Per questi territori "esiste un prima e un dopo il 24 febbraio 2022", ha sottolineato il vicepresidente dell'esecutivo Ue responsabile per la Coesione, Raffaele Fitto, presentando il testo rivolto ai nove Paesi Ue che vigilano sul confine est del continente: Finlandia, Estonia, Lettonia, Lituania, Polonia, Slovacchia, Ungheria, Romania e Bulgaria.
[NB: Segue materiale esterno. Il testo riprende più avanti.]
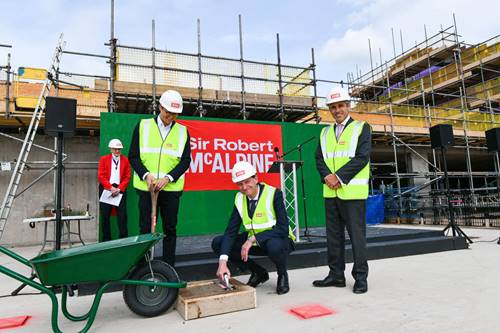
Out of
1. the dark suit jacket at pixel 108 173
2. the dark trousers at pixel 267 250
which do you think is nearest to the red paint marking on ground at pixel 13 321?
the dark trousers at pixel 267 250

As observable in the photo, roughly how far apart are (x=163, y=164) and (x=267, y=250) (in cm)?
121

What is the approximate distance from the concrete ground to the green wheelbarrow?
141 millimetres

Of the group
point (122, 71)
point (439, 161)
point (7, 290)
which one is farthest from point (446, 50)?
point (7, 290)

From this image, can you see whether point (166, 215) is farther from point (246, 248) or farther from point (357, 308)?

Nucleo centrale della strategia - che pur non mobilita risorse fresche - sarà l'avvio della piattaforma 'EastInvest' per facilitare l'accesso a sostegni creditizi da parte della Banca europea per gli investimenti (Bei) e altri istituti per lo sviluppo. Secondo le stime di Bruxelles, tra il 2026 e il 2027 la piattaforma potrebbe mobilitare fino a 28 miliardi di euro (circa 25,5 miliardi di franchi) in investimenti pubblici e privati, facendo da leva per sbloccare ulteriori capitali. Sul fronte della sicurezza, Bruxelles assicura sostegno alle capitali nello sviluppo del muro europeo contro i droni e l'Osservatorio del fianco orientale (l'Eastern Flank Watch), entrambi strumenti già annunciati nei mesi scorsi per far fronte all'escalation degli attacchi ibridi da parte di Mosca, comprese le incursioni con droni.
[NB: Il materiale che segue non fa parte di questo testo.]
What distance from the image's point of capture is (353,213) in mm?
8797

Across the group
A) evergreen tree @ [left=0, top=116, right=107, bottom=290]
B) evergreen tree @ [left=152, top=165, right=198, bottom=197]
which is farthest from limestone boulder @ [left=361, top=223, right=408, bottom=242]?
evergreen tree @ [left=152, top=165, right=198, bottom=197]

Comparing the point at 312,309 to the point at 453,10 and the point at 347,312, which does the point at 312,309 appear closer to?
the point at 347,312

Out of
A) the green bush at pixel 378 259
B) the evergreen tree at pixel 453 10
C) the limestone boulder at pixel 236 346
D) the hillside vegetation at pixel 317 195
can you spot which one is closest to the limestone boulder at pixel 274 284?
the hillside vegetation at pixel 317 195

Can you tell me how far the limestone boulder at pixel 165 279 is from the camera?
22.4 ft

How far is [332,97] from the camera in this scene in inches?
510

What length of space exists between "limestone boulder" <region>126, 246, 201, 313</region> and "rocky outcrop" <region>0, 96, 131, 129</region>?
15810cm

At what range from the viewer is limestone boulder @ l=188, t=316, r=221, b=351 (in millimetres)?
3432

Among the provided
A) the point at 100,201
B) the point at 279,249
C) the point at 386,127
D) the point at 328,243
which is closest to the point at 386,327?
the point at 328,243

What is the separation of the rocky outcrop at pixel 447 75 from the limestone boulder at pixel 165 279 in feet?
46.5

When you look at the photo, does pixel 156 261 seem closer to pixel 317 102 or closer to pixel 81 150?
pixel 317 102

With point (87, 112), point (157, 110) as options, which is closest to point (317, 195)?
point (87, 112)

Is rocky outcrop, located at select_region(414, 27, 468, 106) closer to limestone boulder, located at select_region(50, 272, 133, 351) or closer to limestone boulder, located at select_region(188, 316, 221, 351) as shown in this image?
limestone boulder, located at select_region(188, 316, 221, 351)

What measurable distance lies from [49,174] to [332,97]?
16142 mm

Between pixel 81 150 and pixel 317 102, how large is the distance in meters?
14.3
Dalla sicurezza alla crescita regionale, passando per la connettività digitale ed energetica e alla crisi demografica legata allo spopolamento: sono cinque le priorità di intervento che hanno orientato il lavoro di Palazzo Berlaymont sulla strategia, costruita "con e sui" territori. Un primo "importante passo politico", nelle parole di Fitto, che porterà la Commissione europea a ospitare già la prossima settimana, il 26 febbraio, una conferenza di alto livello con i primi ministri e i ministri dei Paesi interessati. Una prima occasione di confronto, inaugurata da Ursula von der Leyen, che servirà anche a firmare la dichiarazione d'intenti che darà slancio operativo alla piattaforma EastInvest.